According to Dr. Lewanda, chemical analyses of herbal supplements find some contain anabolic steroids or pharmaceuticals that aren’t listed in the ingredients. Hepatoxicity has been cited among 60 herbs, herbal drugs and herbal supplements. The problem, she notes, is that these products aren’t regulated, like pharmaceuticals are, and similarly, they aren’t thoroughly tested for their safety and efficacy.

The study also notes potential concerns about consuming hyper-concentrated forms of fat-soluble vitamins, including vitamin E and vitamin K, which stay in the body until the vitamins are used. One particular supplement, Speak, provides 5,000 percent of the recommended daily value limits of vitamin E. Fat-soluble vitamins and/or herbal supplements pose unknown health risks – including liver damage.

Among study respondents who actively provide supplements to their children, roughly 87 percent feel they are effective. Those who stopped administering supplements to their children cite lack of efficacy and cost – approximately $90.53 per month on average – as leading reasons for discontinuing use. Approximately 17 percent of respondents note side-effects of supplement use, specifically gastrointestinal disturbance, which was the most common side effect among active and previous supplement users.

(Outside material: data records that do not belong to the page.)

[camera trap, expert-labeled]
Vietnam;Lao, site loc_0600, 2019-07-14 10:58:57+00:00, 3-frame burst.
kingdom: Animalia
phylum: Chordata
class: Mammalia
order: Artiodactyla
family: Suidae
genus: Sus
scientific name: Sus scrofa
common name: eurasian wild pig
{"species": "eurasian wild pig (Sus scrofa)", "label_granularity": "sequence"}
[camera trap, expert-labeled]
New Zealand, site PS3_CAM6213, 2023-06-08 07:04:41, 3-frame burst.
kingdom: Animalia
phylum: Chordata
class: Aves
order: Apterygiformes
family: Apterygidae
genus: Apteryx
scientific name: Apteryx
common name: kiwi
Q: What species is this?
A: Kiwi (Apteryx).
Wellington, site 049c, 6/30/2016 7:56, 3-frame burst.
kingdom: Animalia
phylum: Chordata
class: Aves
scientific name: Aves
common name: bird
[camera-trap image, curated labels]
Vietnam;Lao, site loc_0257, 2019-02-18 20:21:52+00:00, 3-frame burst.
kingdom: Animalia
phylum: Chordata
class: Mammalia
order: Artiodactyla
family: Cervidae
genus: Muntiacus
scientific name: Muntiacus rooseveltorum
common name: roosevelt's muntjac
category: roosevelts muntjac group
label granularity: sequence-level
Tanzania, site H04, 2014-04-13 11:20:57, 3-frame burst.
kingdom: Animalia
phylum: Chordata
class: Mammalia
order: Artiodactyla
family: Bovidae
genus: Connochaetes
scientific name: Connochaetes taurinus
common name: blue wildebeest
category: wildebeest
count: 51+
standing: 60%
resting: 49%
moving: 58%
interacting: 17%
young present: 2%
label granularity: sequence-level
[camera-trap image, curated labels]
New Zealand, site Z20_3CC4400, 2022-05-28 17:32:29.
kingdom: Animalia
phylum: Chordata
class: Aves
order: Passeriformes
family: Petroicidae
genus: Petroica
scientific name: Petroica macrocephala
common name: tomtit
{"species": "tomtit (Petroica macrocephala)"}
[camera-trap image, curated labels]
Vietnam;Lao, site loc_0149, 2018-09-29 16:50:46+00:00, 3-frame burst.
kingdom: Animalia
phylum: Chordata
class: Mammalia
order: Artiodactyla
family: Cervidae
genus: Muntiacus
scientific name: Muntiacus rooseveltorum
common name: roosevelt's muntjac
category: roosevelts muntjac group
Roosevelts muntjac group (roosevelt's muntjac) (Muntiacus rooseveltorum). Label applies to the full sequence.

“This research gives pediatricians a bit of a wake-up call on what’s trending in the Down syndrome community and the dialogue taking place online, in parent support groups and outside of the doctor’s office,” says Marshall Summar, M.D., director of CNRDI and co-author on the study. “The goal is for pediatricians and parents to work as a team in providing the best care possible for every child, so we hope this research provides physicians greater insight and encourages more open dialogue with patient families about supplement use.  Since many of these supplements have active ingredients, it is vitally important that the primary care provider be aware of them.”